# MATERIAL SUPPLIED
-=-=-=-=-

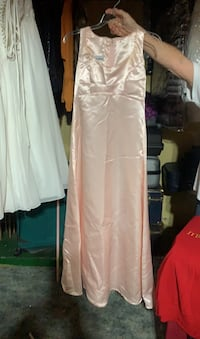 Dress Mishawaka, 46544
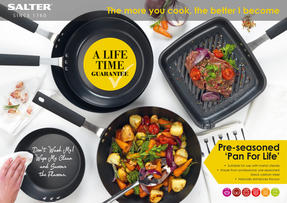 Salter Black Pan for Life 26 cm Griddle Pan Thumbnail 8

-=-=-=-=-

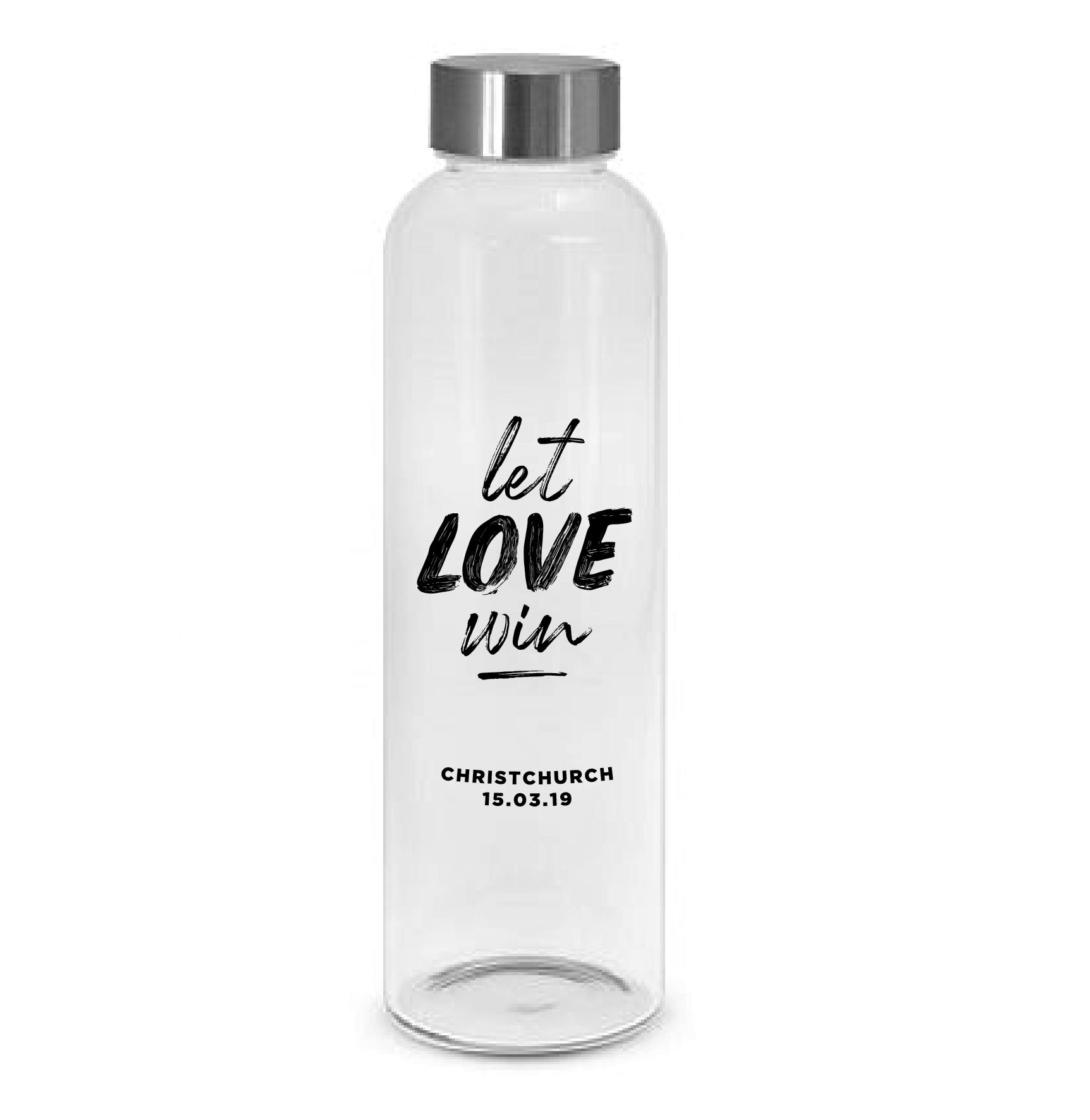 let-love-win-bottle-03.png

-=-=-=-=-

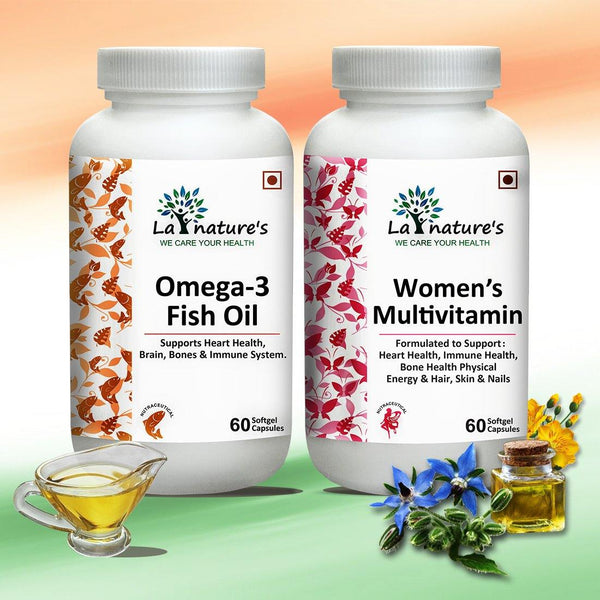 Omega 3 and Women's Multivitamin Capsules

-=-=-=-=-

Please print the lines above word for word, starting at the one with "Dress Mishawaka, 46544" and ending at the one with "Salter Black Pan", both included, and without any picture.

 Dress Mishawaka, 46544
 Salter Black Pan for Life 26 cm Griddle Pan Thumbnail 8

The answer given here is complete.